From concept design (created in part with Autodesk Fusion 360) to production, the team churned out many iterations.
“We went through numbers and numbers of lattice designs to lock in on the right one,” Guyan says. “There were a few challenges that we needed to solve. First, is it mechanically viable for cushioning? Second, what’s the overall design look of it? And third, how does it perform after you integrate it into a piece of footwear? If we drop something on it or if we compress it, how fast will this structure rebound? From there, we made a lot of different designs, and we did preliminary tests to flesh out those end results.”

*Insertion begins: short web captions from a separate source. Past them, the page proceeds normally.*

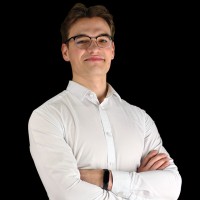 Paweł Maciaszczyk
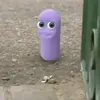kbggjmmb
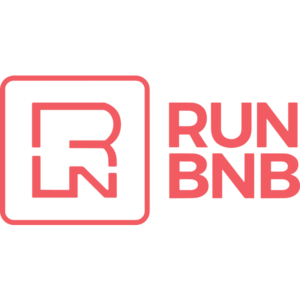 Runbnb
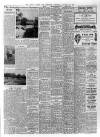Ripon Gazette Thursday 26 January 1950 Page 9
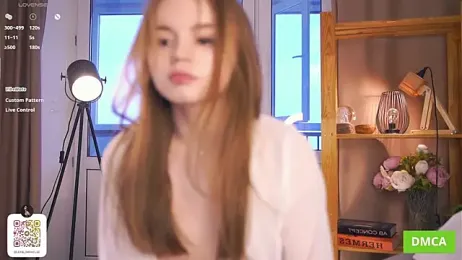 Miss_miracle stripchat stream image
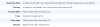 Screenshot_20191102-163119_Chrome.jpg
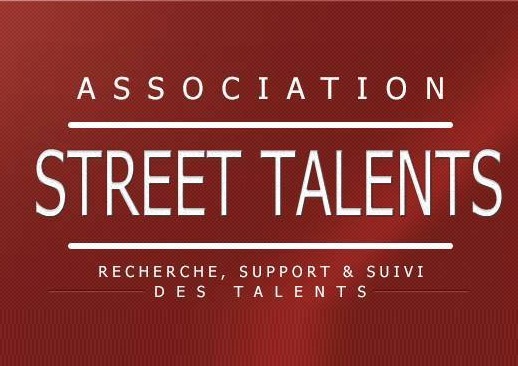 جمعية Street Talents : إضافة جديدة إلى النسيج الجمعوي بمدينة الجديدة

In the two-plus years that UA spent developing the UA Architech, a significant part of that time went into testing—both mechanical and human. More than 80 athletes spent in excess of 120 hours in a gym, beating up the shoes. According to Guyan, UA went through several hundred thousand testing cycles to see if anything or anyone could break the shoe.
“As part of that two-year development, we discovered failure,” he says. “And you know, that’s great! Failure often leads you to find that next pinnacle product or develop that next breakthrough idea. And we did. We hit a home run with the testing because we actually have new testing protocols that resulted from the development of this shoe.”

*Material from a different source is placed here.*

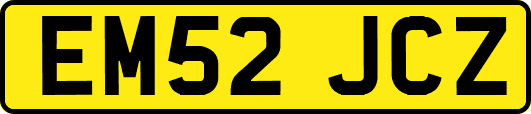 EM52JCZ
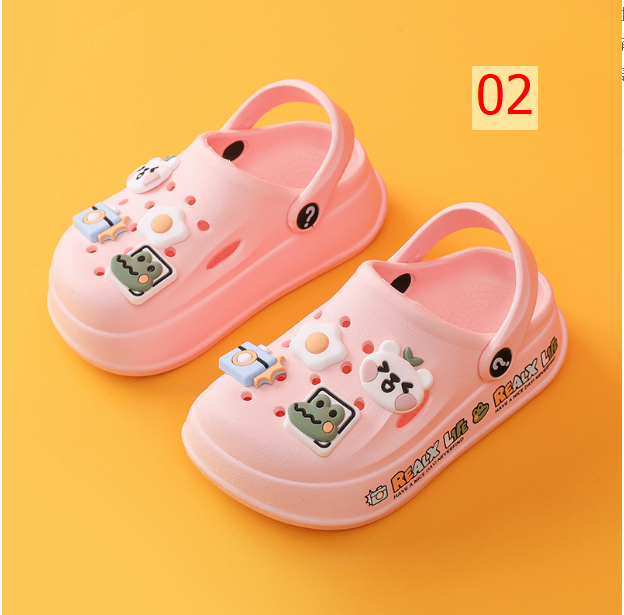24HA37.24 - SỤC CHO BÉ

As the team started getting closer to the final product, the feedback during testing became increasingly favorable. The athletes could go straight from heavy lifting to cross-training and didn’t have to change shoes. The shoes were comfortable yet stable: flexible in the forefoot but rigid in the heel. The testers were not expecting that experience—but they were excited and wanted to know how soon they could get their own pair.
Production, however, was a time-consuming process, especially given the UA Architech’s reliance on 3D printing. Thus far, the 3D-printing market has been focused on prototypes, not mass manufacturing. So current machines are not made for producing at scale. In addition, 3D printing uses a batch-based process, so only a certain number of parts can be manufactured each day.

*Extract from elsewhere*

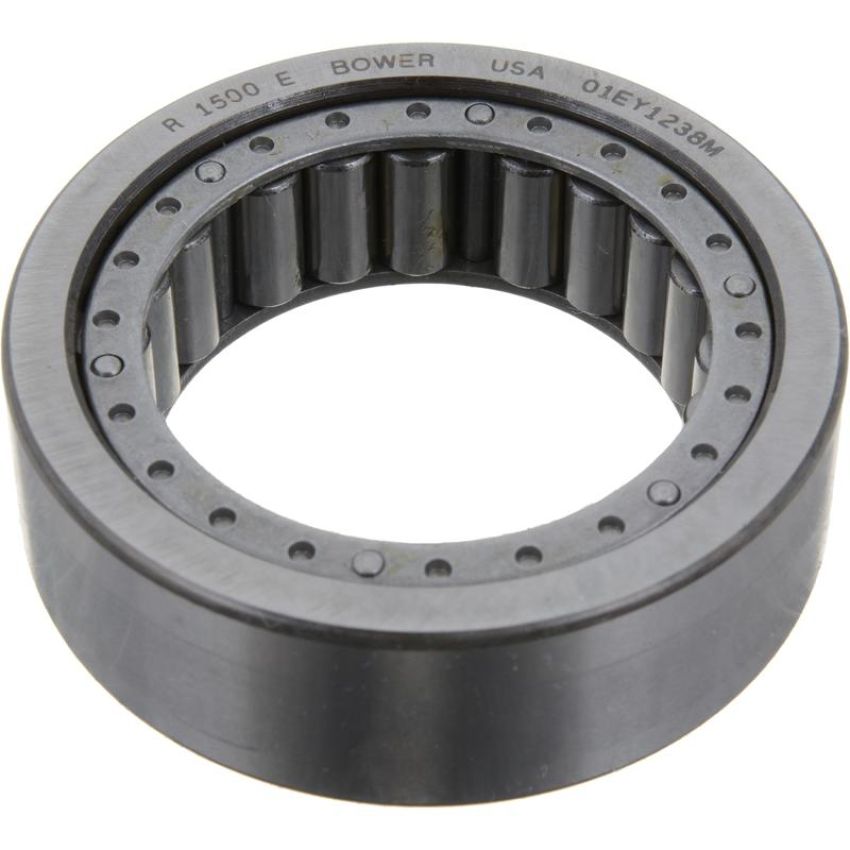 TIMKEN R1500EL Cylindrical Bearing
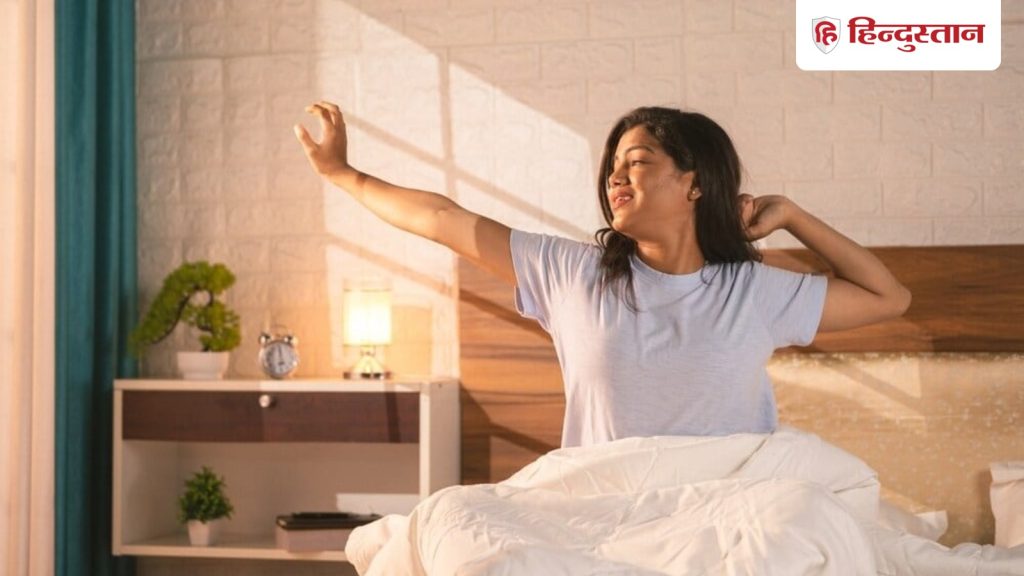 Astro Tips: ब्रह्म मुहूर्त में अपने आप नींद का खुलना किस बात का है संकेत?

“Why did we use 3D printing to create this piece of unique footwear?” Guyan asks. “Well, for starters, the lattice structure can only be achieved by 3D printing. And I like the simple fact of just that: To make something that cannot be made by conventional means is very exciting. We can have different correlations of different parts, different types of parts, and different types of structures, all within one composition that allows us to repeat, fail, and then find successes. The other unique thing about 3D printing is that the opportunity for customization is endless.”
UA is the first company to produce 3D-printed shoes for performance training. But some of its competitors—Nike, Adidas, and New Balance—have also used this technique for developing running shoes and cleats. All of these companies are using new technologies to change the way athletes train.
“Everything that bears the Under Armour logo is built on performance,” Guyan says. “Our job is to ensure that the gear we develop works just as hard, if not harder, than the athlete wearing it, to help make him or her better. The UA Architech is no different.”